__What is being asked__. The records are to be restated in their entirety, word for word.

__Task data__.

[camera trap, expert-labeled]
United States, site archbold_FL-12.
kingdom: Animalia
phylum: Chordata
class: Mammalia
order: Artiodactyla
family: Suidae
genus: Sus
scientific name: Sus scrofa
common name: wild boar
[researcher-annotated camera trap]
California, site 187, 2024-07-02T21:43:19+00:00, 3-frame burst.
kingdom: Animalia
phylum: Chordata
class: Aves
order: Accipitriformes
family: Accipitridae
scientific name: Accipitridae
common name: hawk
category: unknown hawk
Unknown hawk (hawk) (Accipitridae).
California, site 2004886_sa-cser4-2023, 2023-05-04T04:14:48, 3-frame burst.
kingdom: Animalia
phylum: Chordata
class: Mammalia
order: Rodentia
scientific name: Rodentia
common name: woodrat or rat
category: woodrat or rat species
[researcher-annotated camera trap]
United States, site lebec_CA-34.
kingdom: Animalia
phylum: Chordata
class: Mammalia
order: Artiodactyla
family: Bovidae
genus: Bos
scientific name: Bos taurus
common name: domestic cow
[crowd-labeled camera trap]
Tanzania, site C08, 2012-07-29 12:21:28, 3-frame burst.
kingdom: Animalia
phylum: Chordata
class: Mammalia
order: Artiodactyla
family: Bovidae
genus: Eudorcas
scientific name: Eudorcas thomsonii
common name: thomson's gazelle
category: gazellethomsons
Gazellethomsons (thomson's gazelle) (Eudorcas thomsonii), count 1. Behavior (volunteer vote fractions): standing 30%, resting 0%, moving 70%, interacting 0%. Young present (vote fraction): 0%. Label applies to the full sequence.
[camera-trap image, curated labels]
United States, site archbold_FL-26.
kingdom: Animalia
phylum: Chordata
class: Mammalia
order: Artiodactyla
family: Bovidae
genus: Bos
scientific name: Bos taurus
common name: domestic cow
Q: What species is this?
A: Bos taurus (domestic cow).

__Task result__.
[camera trap, expert-labeled]
United States, site archbold_FL-12.
kingdom: Animalia
phylum: Chordata
class: Mammalia
order: Artiodactyla
family: Suidae
genus: Sus
scientific name: Sus scrofa
common name: wild boar
[researcher-annotated camera trap]
California, site 187, 2024-07-02T21:43:19+00:00, 3-frame burst.
kingdom: Animalia
phylum: Chordata
class: Aves
order: Accipitriformes
family: Accipitridae
scientific name: Accipitridae
common name: hawk
category: unknown hawk
Unknown hawk (hawk) (Accipitridae).
California, site 2004886_sa-cser4-2023, 2023-05-04T04:14:48, 3-frame burst.
kingdom: Animalia
phylum: Chordata
class: Mammalia
order: Rodentia
scientific name: Rodentia
common name: woodrat or rat
category: woodrat or rat species
[researcher-annotated camera trap]
United States, site lebec_CA-34.
kingdom: Animalia
phylum: Chordata
class: Mammalia
order: Artiodactyla
family: Bovidae
genus: Bos
scientific name: Bos taurus
common name: domestic cow
[crowd-labeled camera trap]
Tanzania, site C08, 2012-07-29 12:21:28, 3-frame burst.
kingdom: Animalia
phylum: Chordata
class: Mammalia
order: Artiodactyla
family: Bovidae
genus: Eudorcas
scientific name: Eudorcas thomsonii
common name: thomson's gazelle
category: gazellethomsons
Gazellethomsons (thomson's gazelle) (Eudorcas thomsonii), count 1. Behavior (volunteer vote fractions): standing 30%, resting 0%, moving 70%, interacting 0%. Young present (vote fraction): 0%. Label applies to the full sequence.
[camera-trap image, curated labels]
United States, site archbold_FL-26.
kingdom: Animalia
phylum: Chordata
class: Mammalia
order: Artiodactyla
family: Bovidae
genus: Bos
scientific name: Bos taurus
common name: domestic cow
Q: What species is this?
A: Bos taurus (domestic cow).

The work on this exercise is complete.